From the Encyclopaedia Britannica on Epictetus, because I’ll be posting various things from Enchiridion.
Epictetus, (born AD 55, probably at Hierapolis, Phrygia [now Pamukkale, Turkey]—died c. AD 135, Nicopolis, Epirus [Greece]), a Greek philosopher associated with the Stoics, & remembered for the religious tone of his teachings, which commended him to numerous early Christian thinkers.

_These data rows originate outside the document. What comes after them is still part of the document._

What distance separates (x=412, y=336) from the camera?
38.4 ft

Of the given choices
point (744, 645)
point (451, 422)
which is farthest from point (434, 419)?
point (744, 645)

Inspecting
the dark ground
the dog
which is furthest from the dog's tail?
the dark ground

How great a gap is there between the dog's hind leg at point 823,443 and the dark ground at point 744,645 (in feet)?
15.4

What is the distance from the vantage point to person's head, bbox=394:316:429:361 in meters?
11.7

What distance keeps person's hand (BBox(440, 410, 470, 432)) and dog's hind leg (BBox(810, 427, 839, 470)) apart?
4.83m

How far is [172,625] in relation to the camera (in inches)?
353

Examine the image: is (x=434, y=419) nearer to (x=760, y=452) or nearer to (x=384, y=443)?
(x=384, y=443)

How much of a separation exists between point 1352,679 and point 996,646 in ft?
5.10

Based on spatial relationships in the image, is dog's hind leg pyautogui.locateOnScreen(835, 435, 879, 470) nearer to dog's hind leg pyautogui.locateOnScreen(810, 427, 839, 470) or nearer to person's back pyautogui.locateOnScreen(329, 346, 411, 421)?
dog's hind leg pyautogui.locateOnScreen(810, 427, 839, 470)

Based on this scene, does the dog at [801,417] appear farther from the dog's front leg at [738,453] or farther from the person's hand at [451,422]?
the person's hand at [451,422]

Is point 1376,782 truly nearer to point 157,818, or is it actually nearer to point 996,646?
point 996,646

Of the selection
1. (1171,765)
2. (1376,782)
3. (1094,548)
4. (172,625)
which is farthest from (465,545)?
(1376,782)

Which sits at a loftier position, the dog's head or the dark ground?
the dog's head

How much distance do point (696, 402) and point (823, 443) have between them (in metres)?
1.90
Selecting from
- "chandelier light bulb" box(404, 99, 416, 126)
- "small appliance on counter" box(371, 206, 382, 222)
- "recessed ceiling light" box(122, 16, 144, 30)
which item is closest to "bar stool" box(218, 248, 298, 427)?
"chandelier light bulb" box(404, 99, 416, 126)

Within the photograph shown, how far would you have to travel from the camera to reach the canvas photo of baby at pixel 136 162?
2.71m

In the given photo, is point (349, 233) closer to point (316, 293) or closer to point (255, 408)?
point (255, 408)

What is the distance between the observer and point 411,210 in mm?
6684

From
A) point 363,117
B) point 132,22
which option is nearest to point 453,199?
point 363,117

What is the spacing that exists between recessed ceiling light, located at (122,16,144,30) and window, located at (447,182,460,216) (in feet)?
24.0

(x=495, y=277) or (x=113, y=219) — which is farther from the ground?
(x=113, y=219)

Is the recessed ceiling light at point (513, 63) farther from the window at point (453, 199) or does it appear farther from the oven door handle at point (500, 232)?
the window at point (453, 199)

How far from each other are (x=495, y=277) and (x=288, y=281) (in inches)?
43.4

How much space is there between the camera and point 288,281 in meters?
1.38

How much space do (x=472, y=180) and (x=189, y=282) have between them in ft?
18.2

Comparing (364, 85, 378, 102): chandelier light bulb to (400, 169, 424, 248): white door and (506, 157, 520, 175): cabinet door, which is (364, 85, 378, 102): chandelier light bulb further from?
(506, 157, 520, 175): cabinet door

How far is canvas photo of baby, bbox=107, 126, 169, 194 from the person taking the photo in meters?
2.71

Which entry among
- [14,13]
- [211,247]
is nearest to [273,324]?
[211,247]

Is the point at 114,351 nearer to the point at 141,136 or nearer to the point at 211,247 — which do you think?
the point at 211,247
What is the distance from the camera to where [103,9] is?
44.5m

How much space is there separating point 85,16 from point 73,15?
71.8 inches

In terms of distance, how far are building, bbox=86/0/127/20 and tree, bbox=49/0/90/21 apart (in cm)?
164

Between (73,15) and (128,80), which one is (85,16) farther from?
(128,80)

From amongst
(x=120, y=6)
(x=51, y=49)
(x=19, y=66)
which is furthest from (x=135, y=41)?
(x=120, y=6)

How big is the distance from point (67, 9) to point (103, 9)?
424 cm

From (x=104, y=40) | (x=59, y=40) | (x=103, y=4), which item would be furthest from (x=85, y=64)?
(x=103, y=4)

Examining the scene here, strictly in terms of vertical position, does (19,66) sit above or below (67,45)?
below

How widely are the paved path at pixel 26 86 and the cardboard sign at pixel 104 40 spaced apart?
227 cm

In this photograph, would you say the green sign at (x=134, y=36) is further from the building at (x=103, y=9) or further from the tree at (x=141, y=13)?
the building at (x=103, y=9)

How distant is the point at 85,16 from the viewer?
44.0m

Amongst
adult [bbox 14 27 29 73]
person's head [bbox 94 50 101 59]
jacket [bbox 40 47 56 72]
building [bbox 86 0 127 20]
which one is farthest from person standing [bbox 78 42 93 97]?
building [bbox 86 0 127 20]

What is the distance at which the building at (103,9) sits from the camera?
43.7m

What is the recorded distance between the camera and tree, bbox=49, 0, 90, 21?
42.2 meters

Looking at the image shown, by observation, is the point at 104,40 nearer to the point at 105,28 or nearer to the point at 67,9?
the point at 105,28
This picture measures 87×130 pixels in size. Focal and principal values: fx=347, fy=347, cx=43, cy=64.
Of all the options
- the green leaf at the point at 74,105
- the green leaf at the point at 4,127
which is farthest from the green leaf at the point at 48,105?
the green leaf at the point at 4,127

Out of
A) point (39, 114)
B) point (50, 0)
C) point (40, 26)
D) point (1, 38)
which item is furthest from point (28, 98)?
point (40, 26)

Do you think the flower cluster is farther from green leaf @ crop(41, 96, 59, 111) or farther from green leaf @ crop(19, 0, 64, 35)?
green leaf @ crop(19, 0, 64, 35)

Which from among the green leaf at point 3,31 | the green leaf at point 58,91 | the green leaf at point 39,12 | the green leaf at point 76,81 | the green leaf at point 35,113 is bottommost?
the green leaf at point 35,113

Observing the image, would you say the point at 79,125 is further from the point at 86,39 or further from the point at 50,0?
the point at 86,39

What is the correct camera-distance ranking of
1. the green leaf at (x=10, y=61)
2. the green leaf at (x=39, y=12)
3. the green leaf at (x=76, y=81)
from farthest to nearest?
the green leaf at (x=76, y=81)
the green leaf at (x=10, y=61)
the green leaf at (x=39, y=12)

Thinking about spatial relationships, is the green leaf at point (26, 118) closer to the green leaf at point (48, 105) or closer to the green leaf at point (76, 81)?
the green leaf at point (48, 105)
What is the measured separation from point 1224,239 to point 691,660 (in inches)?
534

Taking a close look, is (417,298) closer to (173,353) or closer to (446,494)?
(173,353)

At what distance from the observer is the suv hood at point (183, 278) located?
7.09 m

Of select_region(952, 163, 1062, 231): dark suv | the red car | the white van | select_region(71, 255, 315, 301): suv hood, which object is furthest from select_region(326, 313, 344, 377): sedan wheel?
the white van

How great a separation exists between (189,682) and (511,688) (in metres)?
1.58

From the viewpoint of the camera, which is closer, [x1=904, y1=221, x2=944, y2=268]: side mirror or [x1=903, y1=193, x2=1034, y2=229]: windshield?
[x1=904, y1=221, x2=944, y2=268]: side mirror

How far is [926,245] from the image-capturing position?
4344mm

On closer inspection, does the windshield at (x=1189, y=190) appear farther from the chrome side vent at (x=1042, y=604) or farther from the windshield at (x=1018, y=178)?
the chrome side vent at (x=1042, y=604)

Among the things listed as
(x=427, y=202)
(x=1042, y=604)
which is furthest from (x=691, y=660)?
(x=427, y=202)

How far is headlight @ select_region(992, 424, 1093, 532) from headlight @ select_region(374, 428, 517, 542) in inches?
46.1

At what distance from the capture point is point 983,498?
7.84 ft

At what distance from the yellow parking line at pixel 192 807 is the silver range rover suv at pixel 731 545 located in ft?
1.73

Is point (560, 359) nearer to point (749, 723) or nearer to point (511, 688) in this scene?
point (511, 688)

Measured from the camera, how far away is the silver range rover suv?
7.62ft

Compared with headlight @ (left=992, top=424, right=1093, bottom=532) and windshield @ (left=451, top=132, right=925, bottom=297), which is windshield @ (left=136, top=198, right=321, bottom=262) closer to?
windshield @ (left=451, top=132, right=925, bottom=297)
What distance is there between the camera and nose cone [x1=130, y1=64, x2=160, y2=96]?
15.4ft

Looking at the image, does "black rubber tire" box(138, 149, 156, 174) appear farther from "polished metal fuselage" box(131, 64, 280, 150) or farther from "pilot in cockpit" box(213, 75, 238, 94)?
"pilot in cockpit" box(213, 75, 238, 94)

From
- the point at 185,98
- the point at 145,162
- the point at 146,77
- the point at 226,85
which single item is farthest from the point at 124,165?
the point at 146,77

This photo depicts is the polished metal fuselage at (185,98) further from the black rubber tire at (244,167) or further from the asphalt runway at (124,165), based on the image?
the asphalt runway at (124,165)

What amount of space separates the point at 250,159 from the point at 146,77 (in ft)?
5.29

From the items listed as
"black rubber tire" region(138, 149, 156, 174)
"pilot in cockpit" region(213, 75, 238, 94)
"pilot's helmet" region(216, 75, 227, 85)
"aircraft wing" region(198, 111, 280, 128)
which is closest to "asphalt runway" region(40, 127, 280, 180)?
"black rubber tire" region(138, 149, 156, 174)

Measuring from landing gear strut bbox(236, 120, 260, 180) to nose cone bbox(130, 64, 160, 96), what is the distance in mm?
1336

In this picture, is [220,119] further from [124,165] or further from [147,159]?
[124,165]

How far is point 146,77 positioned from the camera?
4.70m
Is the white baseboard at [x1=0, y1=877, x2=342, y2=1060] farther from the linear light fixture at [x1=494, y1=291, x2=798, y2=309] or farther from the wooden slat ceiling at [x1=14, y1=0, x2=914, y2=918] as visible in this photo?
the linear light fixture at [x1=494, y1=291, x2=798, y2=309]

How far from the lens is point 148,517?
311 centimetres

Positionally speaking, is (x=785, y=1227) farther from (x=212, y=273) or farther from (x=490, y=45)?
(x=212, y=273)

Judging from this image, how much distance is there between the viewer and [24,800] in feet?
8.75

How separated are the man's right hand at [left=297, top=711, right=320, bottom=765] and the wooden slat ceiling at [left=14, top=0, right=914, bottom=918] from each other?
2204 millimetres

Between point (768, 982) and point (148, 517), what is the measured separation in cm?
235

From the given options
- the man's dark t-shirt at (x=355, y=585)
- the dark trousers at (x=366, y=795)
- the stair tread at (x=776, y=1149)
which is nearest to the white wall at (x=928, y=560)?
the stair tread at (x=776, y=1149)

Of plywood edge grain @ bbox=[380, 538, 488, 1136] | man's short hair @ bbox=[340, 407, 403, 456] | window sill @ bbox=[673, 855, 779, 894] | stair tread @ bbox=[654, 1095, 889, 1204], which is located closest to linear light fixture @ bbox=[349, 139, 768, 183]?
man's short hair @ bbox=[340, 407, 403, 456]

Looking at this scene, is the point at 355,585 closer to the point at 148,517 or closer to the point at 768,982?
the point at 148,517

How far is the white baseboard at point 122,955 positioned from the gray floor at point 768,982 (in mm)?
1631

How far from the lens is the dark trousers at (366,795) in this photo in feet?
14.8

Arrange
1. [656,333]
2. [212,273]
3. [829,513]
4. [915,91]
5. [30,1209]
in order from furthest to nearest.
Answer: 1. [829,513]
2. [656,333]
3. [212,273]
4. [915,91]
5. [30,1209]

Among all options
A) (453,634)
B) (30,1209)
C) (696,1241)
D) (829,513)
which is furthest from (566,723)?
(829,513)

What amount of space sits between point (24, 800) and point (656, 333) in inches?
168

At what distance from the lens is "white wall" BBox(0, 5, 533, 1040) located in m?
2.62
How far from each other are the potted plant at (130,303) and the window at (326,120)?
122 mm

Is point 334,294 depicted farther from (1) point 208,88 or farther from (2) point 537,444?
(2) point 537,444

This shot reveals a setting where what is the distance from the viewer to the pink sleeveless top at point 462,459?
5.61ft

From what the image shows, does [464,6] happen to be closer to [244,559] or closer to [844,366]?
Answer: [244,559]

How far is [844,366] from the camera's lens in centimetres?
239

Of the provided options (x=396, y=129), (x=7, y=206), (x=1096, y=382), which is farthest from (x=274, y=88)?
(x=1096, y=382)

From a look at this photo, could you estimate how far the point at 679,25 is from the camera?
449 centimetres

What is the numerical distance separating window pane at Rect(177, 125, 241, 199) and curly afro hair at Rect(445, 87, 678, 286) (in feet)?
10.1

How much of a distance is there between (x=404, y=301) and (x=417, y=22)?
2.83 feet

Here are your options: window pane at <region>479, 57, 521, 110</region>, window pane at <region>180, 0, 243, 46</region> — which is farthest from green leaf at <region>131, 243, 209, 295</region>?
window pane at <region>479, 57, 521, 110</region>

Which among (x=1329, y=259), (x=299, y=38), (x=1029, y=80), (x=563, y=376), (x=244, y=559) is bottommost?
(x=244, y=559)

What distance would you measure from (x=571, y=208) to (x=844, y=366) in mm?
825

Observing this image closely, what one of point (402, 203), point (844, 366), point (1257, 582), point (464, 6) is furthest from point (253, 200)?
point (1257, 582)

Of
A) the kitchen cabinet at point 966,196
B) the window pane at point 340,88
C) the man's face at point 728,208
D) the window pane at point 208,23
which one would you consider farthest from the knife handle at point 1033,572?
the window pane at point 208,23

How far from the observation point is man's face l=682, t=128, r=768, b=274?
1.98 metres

His original name is not known; epiktētos is the Greek word meaning “acquired, ” which reflects as a boy he was a slave. but nonetheless managed to attend lectures by the Stoic Musonius Rufus & later became a freedman. He lived his life lame, and was in ill health.
In AD 90, Epictetus, as well as other Stoics, was expelled from Rome along by the emperor Domitian, who was very irritated by his ongoing criticism of his tyrannical rule. Epictetus spent the remainder of his life, in Nicopolis, Palestine
As far as is known, Epictetus like Sokrates, wrote nothing. His teachings were transmitted by Arrian, his pupil, in two works: The Discourses, of which four books are extant; and the The Encheiridion, or Manual, which is a condensed aphoristic version of his main doctrines.
True education, he believed, consists in recognizing that there is only one thing that belongs to an individual fully—his will, or purpose.
God, acting as a good king and father, has given each being a will that cannot be compelled or thwarted by anything external. Men then are not responsible for the ideas that present themselves to their consciousness, though they are wholly responsible for the way in which they use them.
“Two maxims,” Epictetus said, “we must ever bear in mind—that apart from the will, there is nothing good or bad, and that we must not try to anticipate or to direct events, but merely to accept them with intelligence.” To do this, Man must believe there is a God whose thought directs the universe.